● **What is needed**:
Starting at the line that holds "Is yellow petal", copy every line exactly through the end of the data, and no others.

**** Data for the task

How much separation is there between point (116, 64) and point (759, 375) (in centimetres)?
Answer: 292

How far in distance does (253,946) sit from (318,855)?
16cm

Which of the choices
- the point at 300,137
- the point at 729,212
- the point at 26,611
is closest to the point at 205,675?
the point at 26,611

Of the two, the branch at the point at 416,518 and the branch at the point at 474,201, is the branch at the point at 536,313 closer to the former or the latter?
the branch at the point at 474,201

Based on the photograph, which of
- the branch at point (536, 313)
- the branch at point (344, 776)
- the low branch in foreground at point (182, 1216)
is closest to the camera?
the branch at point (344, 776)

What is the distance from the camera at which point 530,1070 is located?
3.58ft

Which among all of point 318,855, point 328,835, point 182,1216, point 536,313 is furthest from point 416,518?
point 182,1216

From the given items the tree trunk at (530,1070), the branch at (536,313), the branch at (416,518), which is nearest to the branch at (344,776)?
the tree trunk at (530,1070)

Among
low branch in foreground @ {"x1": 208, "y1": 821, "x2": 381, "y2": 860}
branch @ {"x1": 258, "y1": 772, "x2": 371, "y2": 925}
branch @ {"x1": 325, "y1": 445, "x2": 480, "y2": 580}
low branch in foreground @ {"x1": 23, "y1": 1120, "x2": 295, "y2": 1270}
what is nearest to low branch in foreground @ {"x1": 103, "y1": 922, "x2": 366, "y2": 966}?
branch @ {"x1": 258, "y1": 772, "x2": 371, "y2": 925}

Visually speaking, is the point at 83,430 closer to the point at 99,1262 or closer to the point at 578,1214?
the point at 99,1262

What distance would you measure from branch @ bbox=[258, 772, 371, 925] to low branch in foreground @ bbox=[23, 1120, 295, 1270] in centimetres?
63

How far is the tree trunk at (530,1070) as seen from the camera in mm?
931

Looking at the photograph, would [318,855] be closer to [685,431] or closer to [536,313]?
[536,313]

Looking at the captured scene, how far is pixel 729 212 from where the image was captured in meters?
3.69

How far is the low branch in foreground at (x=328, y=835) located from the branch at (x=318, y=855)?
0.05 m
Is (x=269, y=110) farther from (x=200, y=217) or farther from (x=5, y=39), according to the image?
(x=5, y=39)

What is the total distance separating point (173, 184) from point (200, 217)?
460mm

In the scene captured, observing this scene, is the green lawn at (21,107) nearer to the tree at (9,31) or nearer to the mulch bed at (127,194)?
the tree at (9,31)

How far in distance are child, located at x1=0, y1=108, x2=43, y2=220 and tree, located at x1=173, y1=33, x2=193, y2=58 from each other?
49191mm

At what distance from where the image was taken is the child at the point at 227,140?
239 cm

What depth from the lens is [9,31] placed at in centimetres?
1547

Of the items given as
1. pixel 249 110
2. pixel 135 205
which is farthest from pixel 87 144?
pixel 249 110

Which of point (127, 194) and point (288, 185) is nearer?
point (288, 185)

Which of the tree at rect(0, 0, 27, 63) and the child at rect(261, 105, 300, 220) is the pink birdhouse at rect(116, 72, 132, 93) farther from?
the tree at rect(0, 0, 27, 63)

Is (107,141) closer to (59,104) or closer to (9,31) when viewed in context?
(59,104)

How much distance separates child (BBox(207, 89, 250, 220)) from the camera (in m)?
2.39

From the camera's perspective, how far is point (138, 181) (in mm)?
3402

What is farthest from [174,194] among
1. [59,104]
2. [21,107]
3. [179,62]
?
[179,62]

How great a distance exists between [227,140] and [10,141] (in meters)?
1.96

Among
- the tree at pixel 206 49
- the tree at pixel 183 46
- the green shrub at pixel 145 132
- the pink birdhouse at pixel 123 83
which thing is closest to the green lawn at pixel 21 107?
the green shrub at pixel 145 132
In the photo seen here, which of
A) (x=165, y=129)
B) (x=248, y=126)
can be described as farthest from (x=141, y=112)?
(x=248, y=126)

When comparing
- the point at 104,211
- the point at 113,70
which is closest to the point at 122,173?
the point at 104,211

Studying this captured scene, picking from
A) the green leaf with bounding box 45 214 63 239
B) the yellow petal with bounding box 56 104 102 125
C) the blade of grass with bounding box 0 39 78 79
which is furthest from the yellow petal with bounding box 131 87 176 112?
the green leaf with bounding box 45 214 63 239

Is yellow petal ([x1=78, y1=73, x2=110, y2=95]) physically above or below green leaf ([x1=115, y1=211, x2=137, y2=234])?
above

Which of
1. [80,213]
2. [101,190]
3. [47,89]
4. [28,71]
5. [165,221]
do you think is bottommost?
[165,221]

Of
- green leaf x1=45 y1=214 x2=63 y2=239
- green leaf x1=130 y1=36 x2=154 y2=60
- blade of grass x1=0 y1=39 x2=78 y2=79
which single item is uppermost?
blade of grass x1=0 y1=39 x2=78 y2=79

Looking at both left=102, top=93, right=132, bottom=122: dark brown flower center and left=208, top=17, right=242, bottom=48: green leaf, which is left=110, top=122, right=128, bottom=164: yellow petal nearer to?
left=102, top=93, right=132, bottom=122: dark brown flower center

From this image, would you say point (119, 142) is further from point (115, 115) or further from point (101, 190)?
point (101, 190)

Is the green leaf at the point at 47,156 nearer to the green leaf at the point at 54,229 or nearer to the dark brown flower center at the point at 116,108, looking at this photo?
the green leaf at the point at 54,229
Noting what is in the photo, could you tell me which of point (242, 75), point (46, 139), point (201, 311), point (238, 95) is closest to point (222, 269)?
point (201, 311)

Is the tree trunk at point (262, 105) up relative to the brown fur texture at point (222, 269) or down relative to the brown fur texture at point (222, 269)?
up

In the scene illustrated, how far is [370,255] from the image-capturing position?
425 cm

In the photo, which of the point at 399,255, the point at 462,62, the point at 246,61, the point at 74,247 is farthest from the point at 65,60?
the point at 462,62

********

● **Correct output**:
Is yellow petal ([x1=78, y1=73, x2=110, y2=95]) physically above or below green leaf ([x1=115, y1=211, x2=137, y2=234])?
above

Which of
1. [80,213]
2. [101,190]
3. [47,89]
4. [28,71]
5. [165,221]
do you think is bottommost?
[165,221]

Of
- green leaf x1=45 y1=214 x2=63 y2=239
- green leaf x1=130 y1=36 x2=154 y2=60
- blade of grass x1=0 y1=39 x2=78 y2=79
which single item is uppermost?
blade of grass x1=0 y1=39 x2=78 y2=79

Looking at both left=102, top=93, right=132, bottom=122: dark brown flower center and left=208, top=17, right=242, bottom=48: green leaf, which is left=110, top=122, right=128, bottom=164: yellow petal nearer to?
left=102, top=93, right=132, bottom=122: dark brown flower center

From this image, would you say point (119, 142) is further from point (115, 115) or further from point (101, 190)?
point (101, 190)

Is the green leaf at the point at 47,156 nearer to the green leaf at the point at 54,229 or nearer to the dark brown flower center at the point at 116,108, looking at this photo?
the green leaf at the point at 54,229
Noting what is in the photo, could you tell me which of point (242, 75), point (46, 139), point (201, 311), point (238, 95) is closest to point (222, 269)?
point (201, 311)

Is the tree trunk at point (262, 105) up relative to the brown fur texture at point (222, 269) or down relative to the brown fur texture at point (222, 269)?
up

In the scene illustrated, how far is [370,255] from the image-capturing position?
425 cm

In the photo, which of the point at 399,255, the point at 462,62, the point at 246,61, the point at 74,247 is farthest from the point at 65,60?
the point at 462,62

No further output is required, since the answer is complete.